"Lavender is so named for my grandmother Asha – a nod to the lavender she would pluck from her garden and boil in a pot on the stove. The first time I noticed her doing this, it struck me as a kind of magic: the small black cauldron bubbling with a piece of the earth. She did it to make the house smell good. I believe it was also a ritual of purification, clearing out any shadows that may have tried to creep into the old English home she’d lived in, alone, for fifty years.
When I wrote and recorded Lavender, my grandmother was alive, and though she wasn’t ill at the time of her sudden death in September, it was obvious her life – after 95 years – was drawing to a close. As a result, themes of aging and collapse are all over this album. It is an elegy to time, the pilgrimages we take, and the ultimate slow plod towards our end. It is an examination of the way we fracture, inside ourselves and inside our relationships – the fissures that creep along the structures we build, the tendency towards disintegration.

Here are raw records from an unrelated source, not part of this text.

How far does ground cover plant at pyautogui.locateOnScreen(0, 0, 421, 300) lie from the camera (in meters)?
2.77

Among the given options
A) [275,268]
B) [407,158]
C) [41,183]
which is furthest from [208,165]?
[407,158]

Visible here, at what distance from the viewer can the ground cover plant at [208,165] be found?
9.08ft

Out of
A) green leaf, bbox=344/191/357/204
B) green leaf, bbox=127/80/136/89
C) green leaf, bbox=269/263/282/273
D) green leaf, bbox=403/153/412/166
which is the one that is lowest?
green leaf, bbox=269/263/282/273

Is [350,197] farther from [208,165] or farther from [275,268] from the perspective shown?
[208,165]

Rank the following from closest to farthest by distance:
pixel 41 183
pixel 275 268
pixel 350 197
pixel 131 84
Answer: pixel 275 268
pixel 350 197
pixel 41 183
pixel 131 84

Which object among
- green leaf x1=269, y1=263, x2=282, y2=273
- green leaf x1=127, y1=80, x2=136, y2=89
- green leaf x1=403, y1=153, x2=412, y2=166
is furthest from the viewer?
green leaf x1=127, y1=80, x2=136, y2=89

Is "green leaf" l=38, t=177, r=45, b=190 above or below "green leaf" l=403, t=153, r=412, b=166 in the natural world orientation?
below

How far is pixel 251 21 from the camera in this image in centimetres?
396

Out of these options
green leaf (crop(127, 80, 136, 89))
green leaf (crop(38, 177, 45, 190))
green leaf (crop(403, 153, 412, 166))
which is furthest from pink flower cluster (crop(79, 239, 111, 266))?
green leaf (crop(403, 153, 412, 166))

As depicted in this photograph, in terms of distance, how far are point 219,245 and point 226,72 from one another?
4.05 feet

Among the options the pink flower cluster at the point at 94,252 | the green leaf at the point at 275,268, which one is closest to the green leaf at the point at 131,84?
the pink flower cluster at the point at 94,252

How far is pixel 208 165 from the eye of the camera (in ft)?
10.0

We face many endings in our lives, on the path toward that unfathomable yet omnipresent ultimate Ending. Break-ups and divorces, marriages and the estrangement of the self, hard times and bittersweet relief, steep precipices that rise up beyond our control over and over again. These endings are markers of time and growth, small personal apocalypses that pockmark our days. And yet there is more to come when the terror subsides; even the night itself – that great darkness – must end and give way to new light. Lavender is a talisman to hold in the midst of that uncertainty, to heal and remind ourselves that it’s not over. It’s not ending yet."